### Text extract

# # # # #

# 1948/49 (I think) die cast American Flyer 312



## BrokeCurmudgeon (Feb 8, 2016)

Is there a good trick to secure the headlamp piece to the boiler frame? I have tried a small piece of friction tape to help hold it on but I am not satisfied. I have wondered about building up the inside of the boiler frame with JB Weld, but caution prohibits me at this point. Suggestions? And, of course, thanks all for their valued advice! :appl:


----------



## flyernut (Oct 31, 2010)

Are we talking about the 2 long brass fingers that hold the boiler front on??.. If so, I just bend them out a little bit.. If the boiler front has the 2 small nibs on the front itself, I build up those nibs with solder.


----------



## dooper (Nov 9, 2015)

And if it has the nibs, if you are careful they will bend out a small bit to make it fit better. I have done it successfully and unsuccessfully


----------



## 303flyer (Apr 4, 2016)

I have the same issue on a couple of my engines. There are no brass clips. Headlight lens and front of boiler are held on by friction. Nothing to adjust.


----------



## dooper (Nov 9, 2015)

I wonder how rubber cement would work. it can be removed.


----------



## T-Man (May 16, 2008)

Electrical tape will work too.

Instead of rubber cement I use silicone gasket cement. I peels off but will hold.


----------



## shaker281 (Jun 22, 2019)

In my search to find a new boiler front for my 312 (I destroyed the lamp socket trying to get the bulb out), I discovered there are several different versions: Early/pre-war (2 clips only), Mid (pressure rivet fit) and late (clips and socket). It sounds like BC's version is like mine - pressure rivet fit.


----------



## BrokeCurmudgeon (Feb 8, 2016)

shaker281 said:


> In my search to find a new boiler front for my 312 (I destroyed the lamp socket trying to get the bulb out), I discovered there are several different versions: Early/pre-war (2 clips only), Mid (pressure rivet fit) and late (clips and socket). It sounds like BC's version is like mine - pressure rivet fit.


Mine is a pressure rivet type. Thanks for the info!


----------

# # # # #

### Source excerpt
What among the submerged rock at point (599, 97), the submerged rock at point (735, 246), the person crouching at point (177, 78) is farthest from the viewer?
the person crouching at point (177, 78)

# # # # #

### To be done
**1)** Can you rewrite the part of the headlamp thread starting with "And if it has" and going on through "Nothing to adjust.", changing "friction" to "tension"?
**2)** What does the headlamp thread say, summed up in two sentences?

### The solutions
**1)**
And if it has the nibs, if you are careful they will bend out a small bit to make it fit better. I have done it successfully and unsuccessfully


----------



## 303flyer (Apr 4, 2016)

I have the same issue on a couple of my engines. There are no brass clips. Headlight lens and front of boiler are held on by tension. Nothing to adjust.

**2)** A forum thread asks how to secure the headlamp piece to the boiler frame of an American Flyer 312. Replies suggest bending out the brass fingers or nibs, building up the nibs with solder, or using rubber cement, electrical tape, or silicone gasket cement, and one poster notes that boiler fronts came in early (clips only), mid (pressure rivet fit), and late (clips and socket) versions, which the original poster confirms includes their pressure rivet type.